PAGE EXTRACT:
+===+
Developing a MapR Streams Python Application

This topic includes basic information about how to develop a MapR Streams Python application and an example program that you can run.

Before you Begin

Confirm that your environment meets the following requirements:
  • MapR cluster version 5.2.1 or greater.
  • MapR Streams C Client (mapr-librdkafka) is installed and configured on the node. See Configuring the MapR Streams C Client.
  • MapR Streams Python Client (mapr-streams-python) is installed on the node. See Installing MapR-ES Python Client.
  • Python 2.7.x and greater or Python 3.x and greater is installed on the node.

Create a MapR Streams Producer Application

In general, you want to create a producer that performs the following steps:
  1. Import the producer class.
  2. Define the producer and its configuration.
  3. Produce data.
  4. Wait for all messages to be sent to consumer.

The following example code produces three messages to a topic named mytopic in a stream named my_stream.

from mapr_streams_python import Producer
p = Producer({'streams.producer.default.stream': '/my_stream'})
some_data_source= ["msg1", "msg2", "msg3"]
for data in some_data_source:
     p.produce('mytopic', data.encode('utf-8'))
p.flush()

Create a MapR Streams Consumer Application

In general, you want to create a consumer that performs the following steps:
  1. Import the consumer class.
  2. Define the consumer and its configuration.
  3. Consume data.
  4. Wait for all messages to be consumed.
In the following example, the MapR Streams consumer is subscribed to my_stream/mytopic and it prints the content of each message that it reads.
from mapr_streams_python import Consumer, KafkaError
c = Consumer({'group.id': 'mygroup',
              'default.topic.config': {'auto.offset.reset': 'earliest'}})
+===+
DATASET RECORDS:
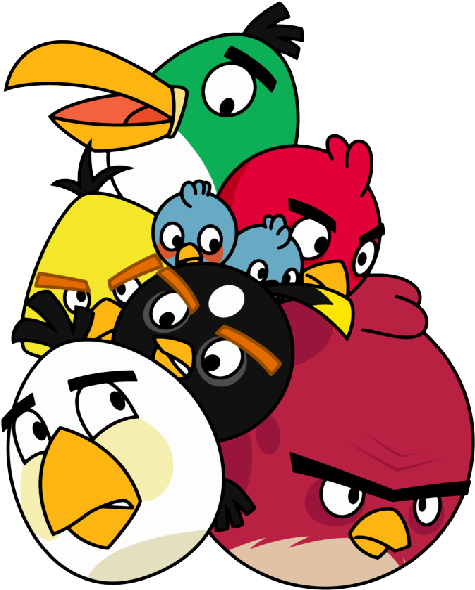 Banner Royalty Free Download Arcade Clipart Gaming - Angry Birds All Together - Png Download (600x600), Png Download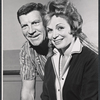 Robert Preston and Ulla Sallert during rehearsal for the stage production Ben Franklin in Paris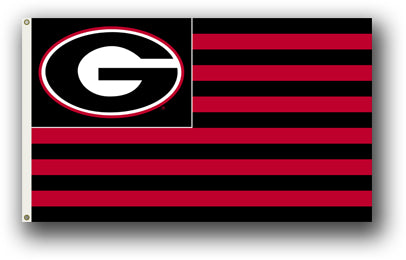 Georgia Bulldogs "G" Stripes 3x5 Flag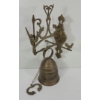 Image 1 : DECORATIVE BRASS WALL-MOUNT DOORBELL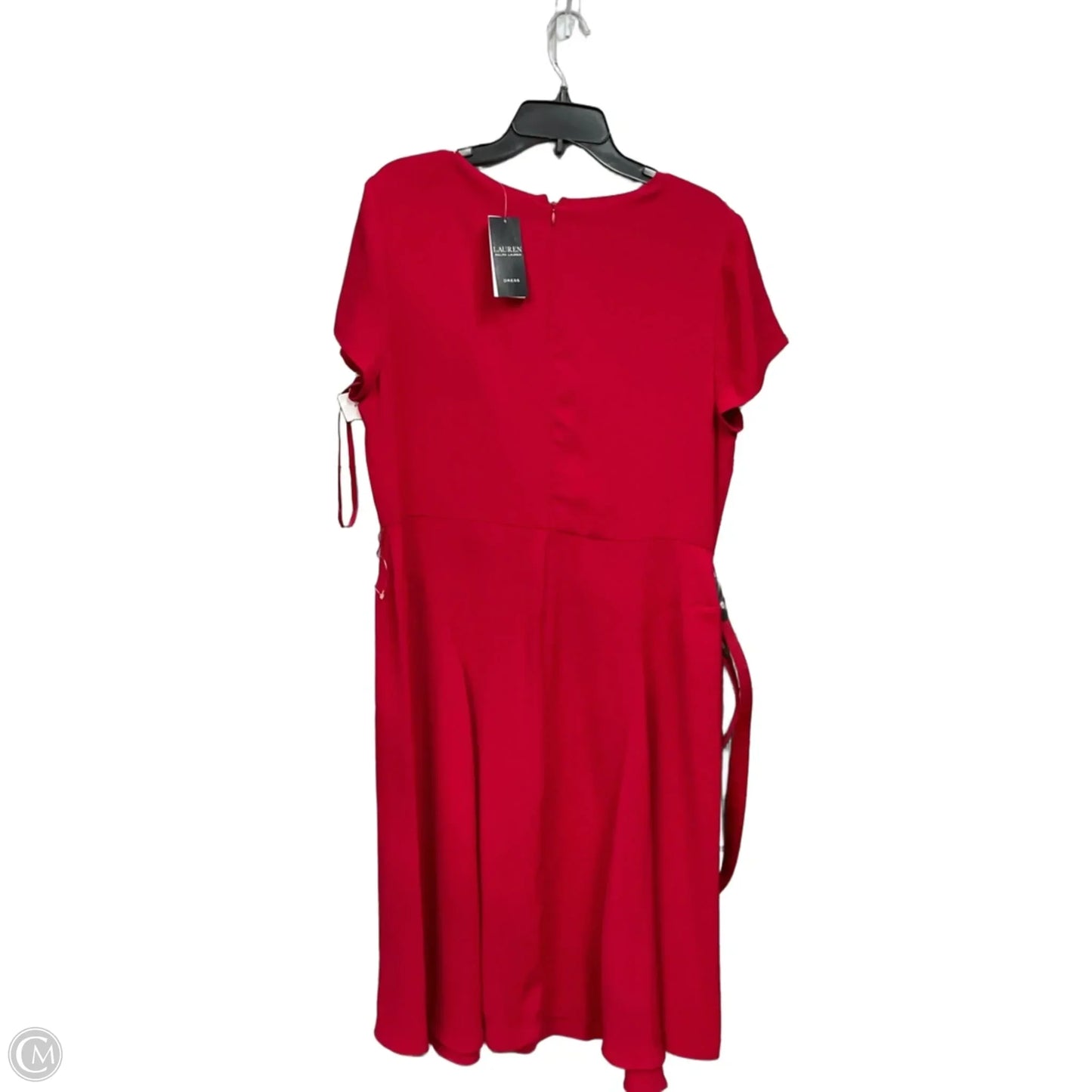 Dress Casual Midi By Lauren By Ralph Lauren In Red, Size: Xl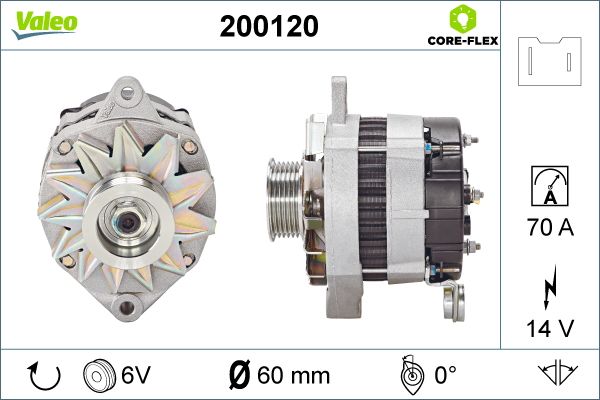 VALEO 200120 Alternator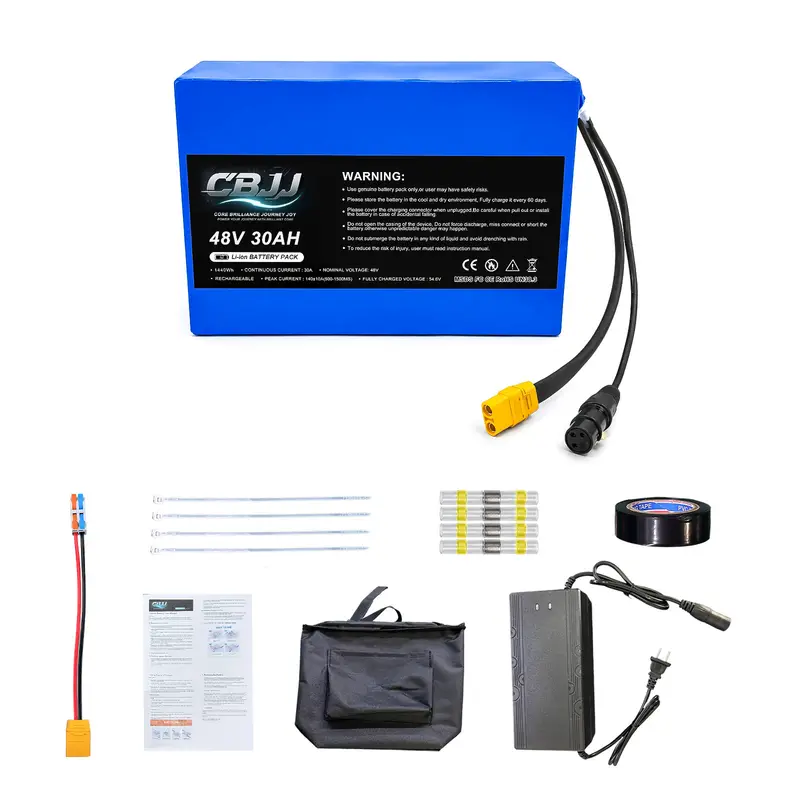 CBJJ HY05 E-Bike Battery 48V 30Ah - 1440Wh, 30A Smart BMS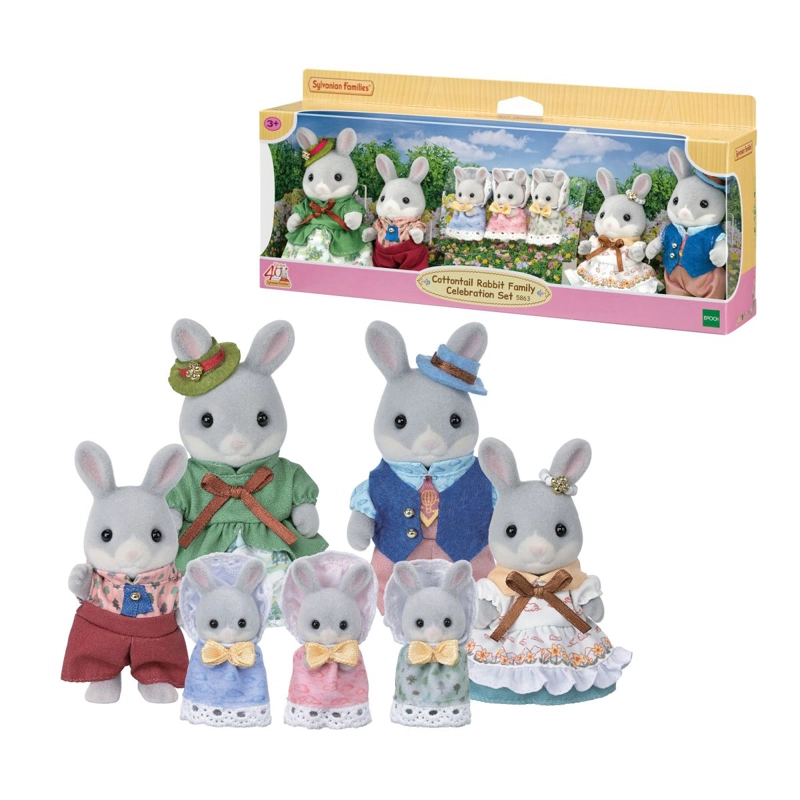 CONEJO COLITA DE ALGODON SET CELEBRACION SYLVANIAN FAMILIES - 1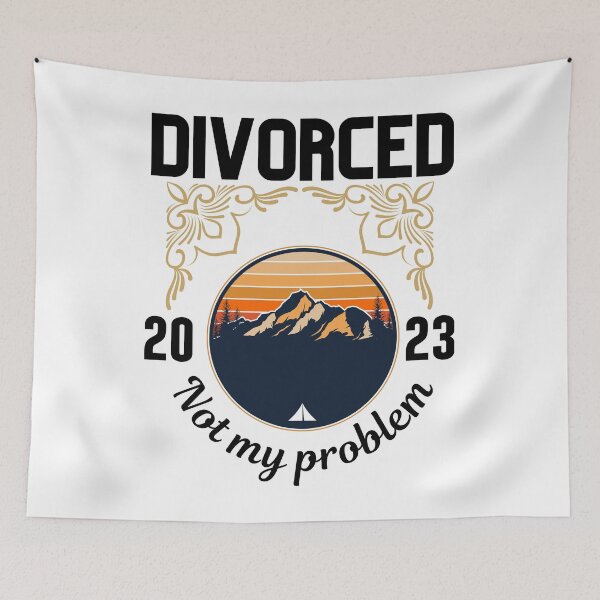 Item preview, Divorced 2023 not my problem designed and sold by vidyaroul.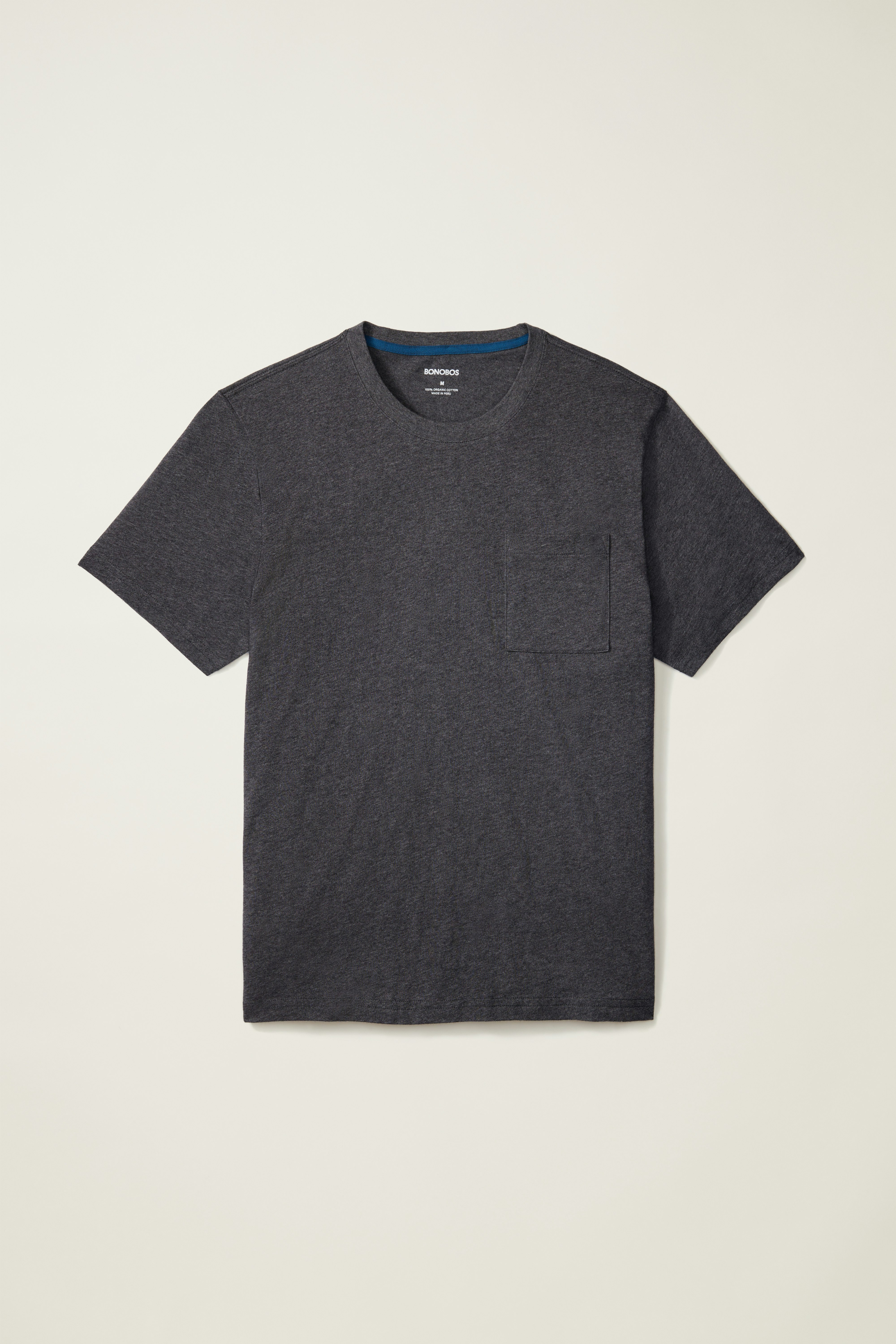 Forever Soft Cotton Pocket Tee heather charcoal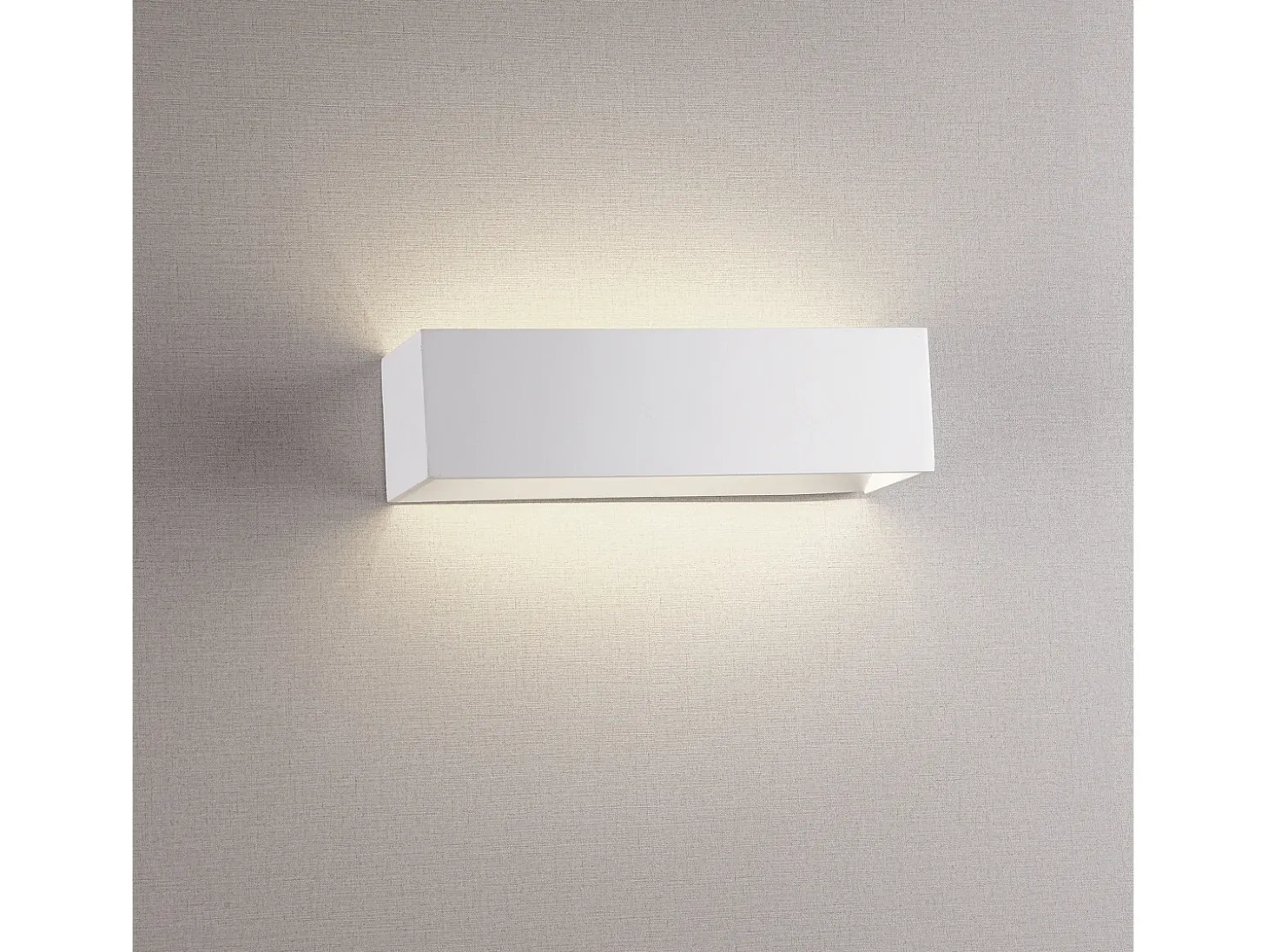 Aplique de pared RETT de estilo moderno - Longitud 25 cm - LED SMD 8W - 790lm -3K - up&down - aluminio - aluminio cepillado - IP20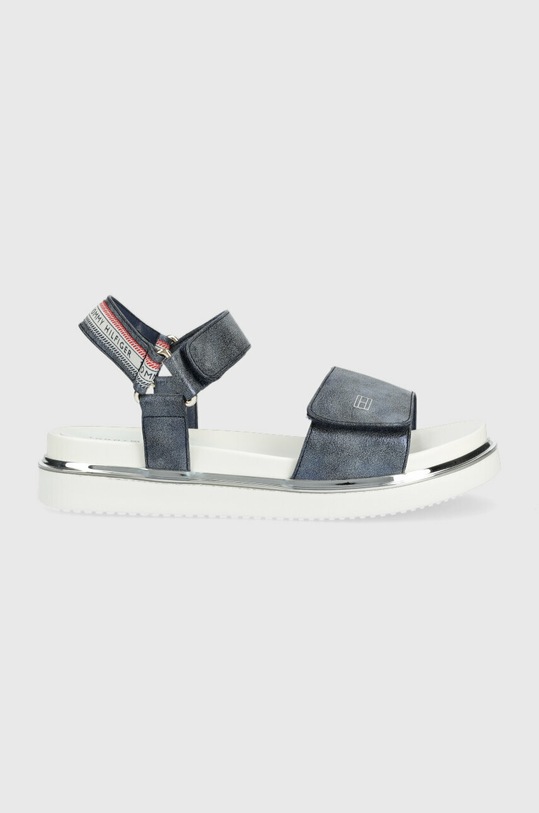 Tommy Hilfiger sandały dziecięce imitacja skóry licowej granatowy T3A2.32760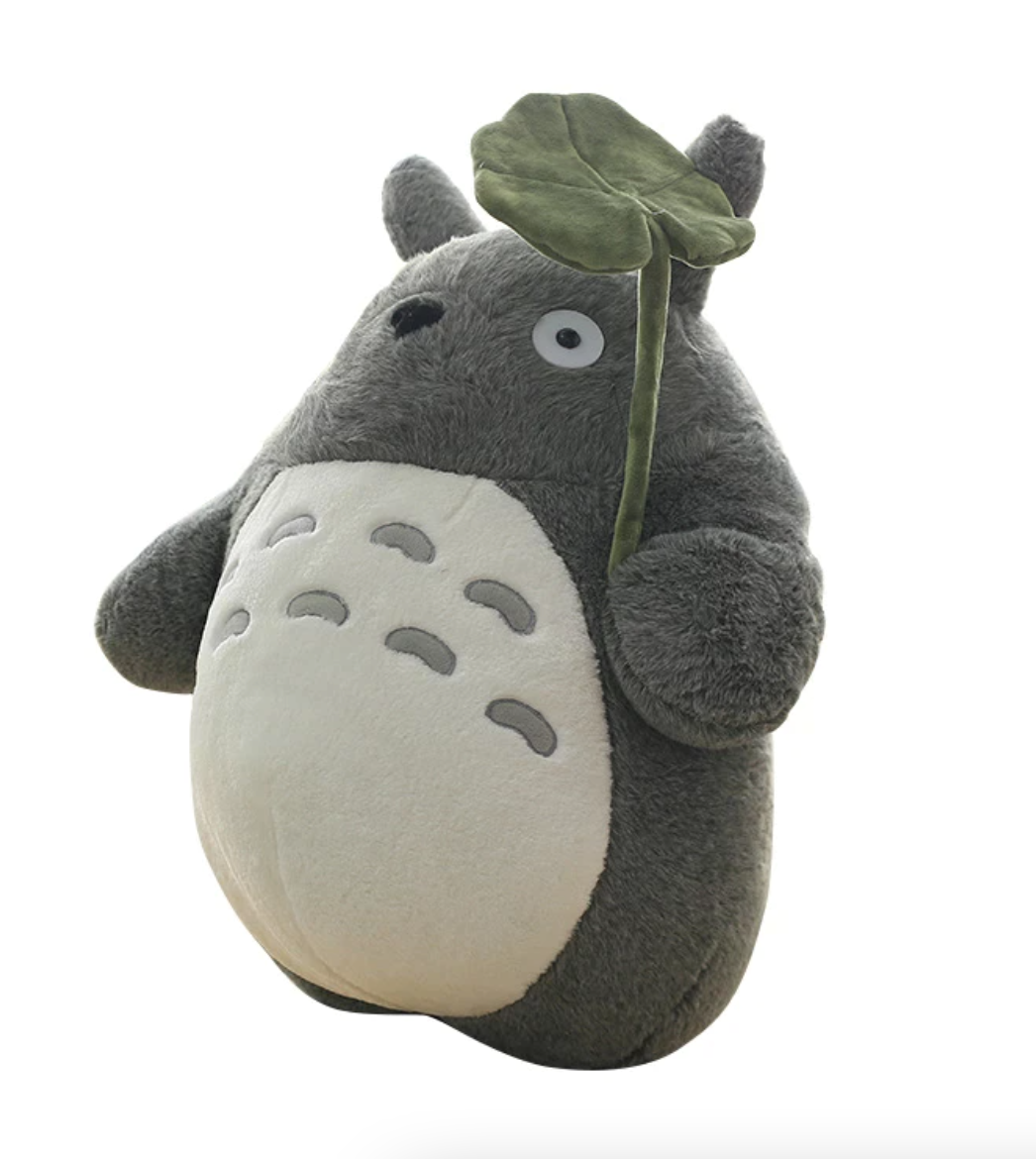 Totoro Leaf Umbrella Plushie
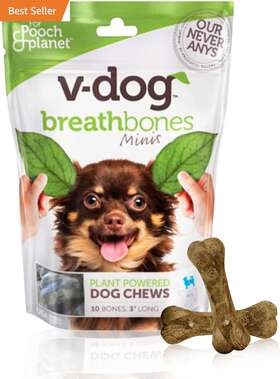 Inc. 313054129130 Dog Treats Vegan Teeth Cleaning Dental Bones - Fresh Breath Natural Made In Usa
+===+
TASKS TO PERFORM:
[1] On the MapR Streams Python page, what is the minimum MapR cluster version required?
[2] Decide whether each statement agrees with the MapR Streams Python page. Answer yes or no, and quote the deciding words of the page.
(a) The producer example sends three messages to a topic named mytopic.
(b) The consumer example uses the group ID "consumergroup".
(c) Python 2.6 is among the required Python versions.
[3] Write the next part of the MapR Streams Python page, starting after its final line.

ANSWERS TO THE PROBLEMS:
[1] MapR cluster version 5.2.1 or greater.

[2]
(a) Yes: "The following example code produces three messages to a topic named mytopic in a stream named my_stream."
(b) No: "'group.id': 'mygroup'"
(c) No: "Python 2.7.x and greater or Python 3.x and greater is installed on the node."

[3]
c.subscribe(['/my_stream:mytopic'])
running = True
while running:
  msg = c.poll(timeout=1.0)
  if msg is None: continue
  if not msg.error():
    print('Received message: %s' % msg.value().decode('utf-8'))
  elif msg.error().code() != KafkaError._PARTITION_EOF:
    print(msg.error())
    running = False
c.close()

Run the Example Applications

To run the sample producer and consumer applications:
  1. Create a stream named mystream.
  2. Create a file named producer.py.
  3. Add the producer example code into the producer.py file.
  4. Create a file named consumer.py.
  5. Add the consumer example code into the consumer.py file.
  6. Verify that you have completed the steps to configure the MapR Streams C client or complete the steps now. See Configuring the MapR Streams C Client.
    Note: The MapR Streams Python Client is dependent on the MapR Streams C Client. Therefore, the MapR Streams C Client must be configured before you can run the application.
  7. Run producer.py from the command line to generate messages.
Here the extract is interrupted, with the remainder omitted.